Business Travel Slows

Business Travel Slows

A recent survey of business travelers by the Association of Corporate Travel Executives (ACTE) showed that 71 percent plan to spend less on travel this year than in 2008. This is a change from the findings by ACTE in September 2008 when 33 percent of those responding said that they planned to cut back. Also in September, 36 percent said that they would be spending more–that number has now decreased to a mere eight percent.

“There are a number of reasons for this change,” said ACTE Executive Director Susan Gurley. “The continued drop in U.S. consumer confidence has a profoundly negative effect on demand, which causes increases in layoffs and joblessness. Lack of demand causes a slump in manufacturing, which in turn creates a slowdown in global commerce. This has a massive trickledown effect on business travel. Among the hundreds of thousands of layoffs reported in the U.S. alone, there are literally thousands of business travelers now removed from business travel circulation.”

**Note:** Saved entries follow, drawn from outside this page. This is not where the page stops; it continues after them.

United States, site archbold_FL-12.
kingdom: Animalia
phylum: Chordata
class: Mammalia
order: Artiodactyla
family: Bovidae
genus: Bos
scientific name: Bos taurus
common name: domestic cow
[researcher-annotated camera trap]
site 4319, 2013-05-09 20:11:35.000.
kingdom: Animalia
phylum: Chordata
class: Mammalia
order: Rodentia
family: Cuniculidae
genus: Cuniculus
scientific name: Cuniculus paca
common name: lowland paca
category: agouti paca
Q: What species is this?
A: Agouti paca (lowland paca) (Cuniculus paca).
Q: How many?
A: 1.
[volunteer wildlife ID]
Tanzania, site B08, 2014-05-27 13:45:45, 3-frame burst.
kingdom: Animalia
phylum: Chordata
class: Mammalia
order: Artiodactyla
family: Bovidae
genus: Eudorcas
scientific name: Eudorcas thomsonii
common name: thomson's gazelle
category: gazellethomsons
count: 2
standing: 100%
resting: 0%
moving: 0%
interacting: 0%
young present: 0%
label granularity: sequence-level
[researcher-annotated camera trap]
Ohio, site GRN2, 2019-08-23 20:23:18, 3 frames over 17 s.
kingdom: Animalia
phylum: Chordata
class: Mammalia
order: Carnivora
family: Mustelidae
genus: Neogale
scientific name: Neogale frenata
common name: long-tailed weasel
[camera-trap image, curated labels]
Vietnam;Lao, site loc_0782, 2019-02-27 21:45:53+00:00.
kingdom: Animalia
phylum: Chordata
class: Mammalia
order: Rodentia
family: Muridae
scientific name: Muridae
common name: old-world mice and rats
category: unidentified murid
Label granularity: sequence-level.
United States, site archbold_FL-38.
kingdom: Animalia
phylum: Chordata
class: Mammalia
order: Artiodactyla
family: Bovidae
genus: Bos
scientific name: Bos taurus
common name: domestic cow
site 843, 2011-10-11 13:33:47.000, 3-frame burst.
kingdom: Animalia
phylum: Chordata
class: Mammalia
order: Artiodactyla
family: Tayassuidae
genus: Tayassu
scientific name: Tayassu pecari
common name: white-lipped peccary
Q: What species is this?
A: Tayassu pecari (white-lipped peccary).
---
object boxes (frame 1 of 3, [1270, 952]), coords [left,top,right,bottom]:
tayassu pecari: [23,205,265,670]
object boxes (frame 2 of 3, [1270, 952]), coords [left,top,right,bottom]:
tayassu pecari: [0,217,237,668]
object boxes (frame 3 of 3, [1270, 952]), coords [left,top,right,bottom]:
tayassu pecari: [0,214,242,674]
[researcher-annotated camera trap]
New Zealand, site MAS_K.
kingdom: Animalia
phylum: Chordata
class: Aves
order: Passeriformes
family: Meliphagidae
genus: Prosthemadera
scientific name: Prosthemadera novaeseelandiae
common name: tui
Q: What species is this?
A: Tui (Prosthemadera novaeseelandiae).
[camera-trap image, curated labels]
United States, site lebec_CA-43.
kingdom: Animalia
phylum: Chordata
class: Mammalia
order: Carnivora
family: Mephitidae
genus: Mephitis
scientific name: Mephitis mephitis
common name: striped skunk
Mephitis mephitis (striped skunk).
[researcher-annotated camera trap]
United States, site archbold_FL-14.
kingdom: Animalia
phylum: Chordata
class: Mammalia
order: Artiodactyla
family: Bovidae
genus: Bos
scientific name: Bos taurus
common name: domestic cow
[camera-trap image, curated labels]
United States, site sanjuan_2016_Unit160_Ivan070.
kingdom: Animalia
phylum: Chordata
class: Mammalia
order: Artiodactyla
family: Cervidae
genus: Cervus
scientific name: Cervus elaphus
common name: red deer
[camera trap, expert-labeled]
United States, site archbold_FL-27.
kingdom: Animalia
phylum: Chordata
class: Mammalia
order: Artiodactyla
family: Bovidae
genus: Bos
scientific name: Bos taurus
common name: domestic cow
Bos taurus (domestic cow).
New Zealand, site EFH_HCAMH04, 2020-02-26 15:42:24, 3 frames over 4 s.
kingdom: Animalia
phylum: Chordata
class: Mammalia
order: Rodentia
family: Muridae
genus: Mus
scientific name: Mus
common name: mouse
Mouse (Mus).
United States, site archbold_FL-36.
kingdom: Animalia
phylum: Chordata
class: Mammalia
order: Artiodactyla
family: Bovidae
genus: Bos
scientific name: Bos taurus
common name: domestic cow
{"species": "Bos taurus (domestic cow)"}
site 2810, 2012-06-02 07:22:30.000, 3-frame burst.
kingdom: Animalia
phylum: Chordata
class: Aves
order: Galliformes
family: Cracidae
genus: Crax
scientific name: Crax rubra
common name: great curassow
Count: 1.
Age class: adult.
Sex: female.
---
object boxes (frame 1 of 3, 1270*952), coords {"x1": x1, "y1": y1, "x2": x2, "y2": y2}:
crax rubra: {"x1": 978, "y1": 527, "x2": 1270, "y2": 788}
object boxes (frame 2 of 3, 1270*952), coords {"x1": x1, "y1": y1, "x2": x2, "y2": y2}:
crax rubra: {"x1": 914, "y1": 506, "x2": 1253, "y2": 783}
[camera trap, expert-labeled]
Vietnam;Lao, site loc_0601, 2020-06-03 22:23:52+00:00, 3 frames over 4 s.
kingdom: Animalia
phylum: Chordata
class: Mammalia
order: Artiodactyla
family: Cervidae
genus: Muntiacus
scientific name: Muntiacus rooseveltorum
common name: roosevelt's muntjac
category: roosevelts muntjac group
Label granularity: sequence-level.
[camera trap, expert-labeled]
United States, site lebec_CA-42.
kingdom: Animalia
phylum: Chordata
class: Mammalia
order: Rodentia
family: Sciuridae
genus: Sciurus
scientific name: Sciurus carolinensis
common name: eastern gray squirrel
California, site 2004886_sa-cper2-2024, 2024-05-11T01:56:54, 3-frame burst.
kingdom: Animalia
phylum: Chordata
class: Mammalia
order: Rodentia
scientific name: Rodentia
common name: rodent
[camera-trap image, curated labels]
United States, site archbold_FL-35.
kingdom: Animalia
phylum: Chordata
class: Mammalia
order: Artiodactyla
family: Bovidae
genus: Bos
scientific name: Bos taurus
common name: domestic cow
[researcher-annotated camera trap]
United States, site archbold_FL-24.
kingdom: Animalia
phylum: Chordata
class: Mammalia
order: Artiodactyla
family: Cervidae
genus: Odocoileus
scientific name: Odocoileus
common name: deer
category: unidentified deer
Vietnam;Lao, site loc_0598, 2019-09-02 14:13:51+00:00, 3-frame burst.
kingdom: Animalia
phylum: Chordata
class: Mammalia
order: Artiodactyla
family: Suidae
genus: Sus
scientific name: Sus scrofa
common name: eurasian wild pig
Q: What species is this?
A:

ACTE estimates that with most companies spending 10 to 20 percent less this year, that equates to about $880 million less spent on travel this year than the corporate travel executives had originally planned. Furthermore, ACTE member interest in electronic travel alternatives has risen from 32 percent in 2008 to the current 50 percent, making it the number one ranked priority this year.

Another survey, this one of 354 executives worldwide commissioned by Amadeus and conducted by Economist Intelligence Unit, found that 47 percent of those surveyed said that they plan to take fewer trips over the next 12 months and about 28 percent said they expect to stay in a four-star hotel instead of the usual five-star, but that they would not go so far as to stay in a budget or non-branded hotel.

And yet another study, this one from the International Air Transport Association (IATA), reported that first and business class traffic on international routes has fallen. According to IATA CEO Giovanni Bisignani, 2009 “is shaping up to be one of the toughest years ever for international aviation … and the bottom is nowhere in sight.”

Also of interest, the Bureau of Transportation Statistics reported that U.S. airlines eliminated almost 28,000 jobs in 2008.